Dokumenttext:
# # #
Lisa Umars Grosny-Titel ist ein Hit, eine Million Mal illegal kopiert und in Umlauf gebracht. Die 38jährige Tschetschenin hat keinen einzigen Rubel daran verdient, weiß am Monatsanfang immer noch nicht, wie sie am Monatsende die 120 Euro Miete für ihre kleine Moskauer Wohnung bezahlen soll. Doch die alleinerziehende Mutter dreier Kinder, Autodidaktin, ist stolz auf ihren Erfolg.
Mir haben schon unzählige tschetschenische Frauen berichtet, dass ihre Männer, wenn sie meine Musik im Auto hören, anhalten müssen. Sie verlassen den Wagen, setzen sich in den Straßengraben, damit die Frauen ihre Tränen nicht sehen. Mir hat ein Mann gesagt, dass er seine Zeit in einem russischen Gefängnis nur ausgehalten hat, weil er in der Zelle mein Lied gehört hat. Es war "Heimat, für die wir so leiden". Und gestern erzählte mir jemand, dass ein Bekannter an einen Kontrollpunkt in Tschetschenien, an dem russische Soldaten dienen, herangefahren ist, die Musik im Auto in voller Lautstärke. Er hörte "Grosny - Heldenstadt". Der russische Soldat, der die Papiere prüfte, sagte, lass an, mach die Musik nicht leiser.
# # #
Auszüge aus einem Datensatz zum räumlichen Denken
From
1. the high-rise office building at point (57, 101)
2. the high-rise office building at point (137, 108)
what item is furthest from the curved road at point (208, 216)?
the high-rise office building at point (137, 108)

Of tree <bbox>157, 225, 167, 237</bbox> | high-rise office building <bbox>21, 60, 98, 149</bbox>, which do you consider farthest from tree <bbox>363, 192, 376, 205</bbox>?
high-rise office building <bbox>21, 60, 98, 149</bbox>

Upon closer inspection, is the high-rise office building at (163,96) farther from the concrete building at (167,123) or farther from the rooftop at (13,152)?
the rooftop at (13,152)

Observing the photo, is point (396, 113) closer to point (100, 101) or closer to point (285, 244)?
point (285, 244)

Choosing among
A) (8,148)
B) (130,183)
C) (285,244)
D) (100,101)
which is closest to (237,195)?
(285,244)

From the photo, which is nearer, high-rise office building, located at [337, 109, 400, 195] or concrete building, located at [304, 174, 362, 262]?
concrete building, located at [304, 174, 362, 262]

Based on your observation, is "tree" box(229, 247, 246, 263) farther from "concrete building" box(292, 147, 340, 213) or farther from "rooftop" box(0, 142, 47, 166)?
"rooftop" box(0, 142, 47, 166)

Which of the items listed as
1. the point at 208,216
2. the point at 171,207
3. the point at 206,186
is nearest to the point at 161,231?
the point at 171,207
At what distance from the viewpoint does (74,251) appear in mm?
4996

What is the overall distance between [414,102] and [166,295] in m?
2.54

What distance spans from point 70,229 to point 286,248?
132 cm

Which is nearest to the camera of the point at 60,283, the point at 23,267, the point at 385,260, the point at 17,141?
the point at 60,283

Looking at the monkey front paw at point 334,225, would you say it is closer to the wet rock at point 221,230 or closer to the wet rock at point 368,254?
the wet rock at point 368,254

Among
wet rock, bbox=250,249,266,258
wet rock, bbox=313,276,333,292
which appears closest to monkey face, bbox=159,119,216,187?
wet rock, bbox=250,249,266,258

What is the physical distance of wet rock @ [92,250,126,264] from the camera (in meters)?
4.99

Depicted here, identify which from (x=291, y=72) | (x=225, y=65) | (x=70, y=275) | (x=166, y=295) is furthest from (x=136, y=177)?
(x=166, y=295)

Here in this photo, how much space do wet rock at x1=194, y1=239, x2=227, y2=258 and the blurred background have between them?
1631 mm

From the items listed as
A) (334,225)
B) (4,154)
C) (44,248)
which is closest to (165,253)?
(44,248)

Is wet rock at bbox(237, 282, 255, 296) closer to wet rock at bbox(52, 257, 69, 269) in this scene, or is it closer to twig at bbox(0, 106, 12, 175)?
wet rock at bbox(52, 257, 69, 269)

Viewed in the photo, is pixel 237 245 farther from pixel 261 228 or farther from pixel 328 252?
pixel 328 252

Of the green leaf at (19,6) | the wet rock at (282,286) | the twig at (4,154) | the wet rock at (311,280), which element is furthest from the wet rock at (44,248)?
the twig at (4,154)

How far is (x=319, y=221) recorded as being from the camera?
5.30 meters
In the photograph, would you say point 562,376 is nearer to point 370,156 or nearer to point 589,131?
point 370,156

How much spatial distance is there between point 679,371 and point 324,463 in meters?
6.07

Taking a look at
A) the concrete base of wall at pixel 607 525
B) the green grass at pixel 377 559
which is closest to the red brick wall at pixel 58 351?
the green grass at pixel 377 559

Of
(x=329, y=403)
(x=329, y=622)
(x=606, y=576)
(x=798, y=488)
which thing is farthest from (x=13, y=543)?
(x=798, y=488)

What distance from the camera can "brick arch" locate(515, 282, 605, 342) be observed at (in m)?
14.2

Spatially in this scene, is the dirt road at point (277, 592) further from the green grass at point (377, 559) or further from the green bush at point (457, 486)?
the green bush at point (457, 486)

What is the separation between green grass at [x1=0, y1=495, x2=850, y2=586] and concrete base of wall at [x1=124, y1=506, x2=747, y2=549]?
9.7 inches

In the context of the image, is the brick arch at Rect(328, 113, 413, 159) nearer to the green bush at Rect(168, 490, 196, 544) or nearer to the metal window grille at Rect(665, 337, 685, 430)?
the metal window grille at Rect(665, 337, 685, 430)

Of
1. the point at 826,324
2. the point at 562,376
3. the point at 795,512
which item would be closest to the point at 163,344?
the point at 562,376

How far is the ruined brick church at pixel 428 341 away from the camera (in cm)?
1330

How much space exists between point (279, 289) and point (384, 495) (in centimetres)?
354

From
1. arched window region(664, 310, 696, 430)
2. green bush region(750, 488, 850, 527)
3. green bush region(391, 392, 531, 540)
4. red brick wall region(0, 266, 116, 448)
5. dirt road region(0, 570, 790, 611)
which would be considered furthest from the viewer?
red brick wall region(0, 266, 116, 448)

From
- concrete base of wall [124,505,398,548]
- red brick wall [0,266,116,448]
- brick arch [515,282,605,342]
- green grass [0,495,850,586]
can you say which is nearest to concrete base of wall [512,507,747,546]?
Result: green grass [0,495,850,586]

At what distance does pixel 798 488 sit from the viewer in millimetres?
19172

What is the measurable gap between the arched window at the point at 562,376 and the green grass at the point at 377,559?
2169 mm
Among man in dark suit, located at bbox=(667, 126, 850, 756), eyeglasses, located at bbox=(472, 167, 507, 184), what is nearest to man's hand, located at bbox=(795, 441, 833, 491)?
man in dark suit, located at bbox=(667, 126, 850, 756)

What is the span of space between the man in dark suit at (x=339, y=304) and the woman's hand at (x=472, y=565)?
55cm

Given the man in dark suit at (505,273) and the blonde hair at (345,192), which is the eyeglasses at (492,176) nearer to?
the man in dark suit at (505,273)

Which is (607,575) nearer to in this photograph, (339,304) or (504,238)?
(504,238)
# # #
Gestellte Aufgabe: Setze den Text über die tschetschenische Sängerin Lisa Umar nach seinem letzten Satz fort. Das Material steht in keinem Zusammenhang mit dem Text.

Die Antwort:
Sie war Flüchtling, als sie 1996 nachts, als alle schon schliefen, in der Küche saß und ihr erstes Lied schrieb. Solange in ihrer Heimat kein Frieden herrscht, kommen ihr immer neue Ideen. Das nächste Album ist in ihrem Kopf bereits fertig. Es erzählt wieder von Grosny, der tschetschenischen Hauptstadt, in die laut russischen Regierungsangaben Milliardenbeträge fließen. Malik Saidulajew, der ausgebremste Präsidentschaftskandidat, fragt sich, was mit all dem Geld geschieht.
Grosny ist eine einzige Ruine, in die nichts investiert wurde. Nicht ein einziges Haus wurde neu aufgebaut. Hin und wieder gibt es mal ein Cafe im Erdgeschoss, oder an der Fassade wurde etwas getan, aber der Rest liegt in Trümmern. Tschetschenien hat angeblich allein im vergangenen Jahr rund 20 Milliarden Rubel Wiederaufbauhilfe bekommen, aber von diesen umgerechnet 600 Millionen Euro habe ich nicht ein einziges Objekt gesehen, für das auch nur eine Millionen Euro ausgegeben worden ist. Außer dem Regierungsgebäude, dem Innenministerium und dem Sitz der tschetschenischen Ölgesellschaft ist kaum etwas neu entstanden. Diese Gebäude werden mit Panzern, Sicherheitsdiensten und Zäunen geschützt, man versteckt sich vor dem Volk. Die Menschen sollten Kompensationszahlungen für ihre zerstörten Häuser bekommen. Tatsächlich haben bislang nur 20 Prozent der Berechtigten das Geld erhalten, und auch das nur zu einem Drittel, den Rest haben die Beamten in ihre eigenen Taschen gesteckt.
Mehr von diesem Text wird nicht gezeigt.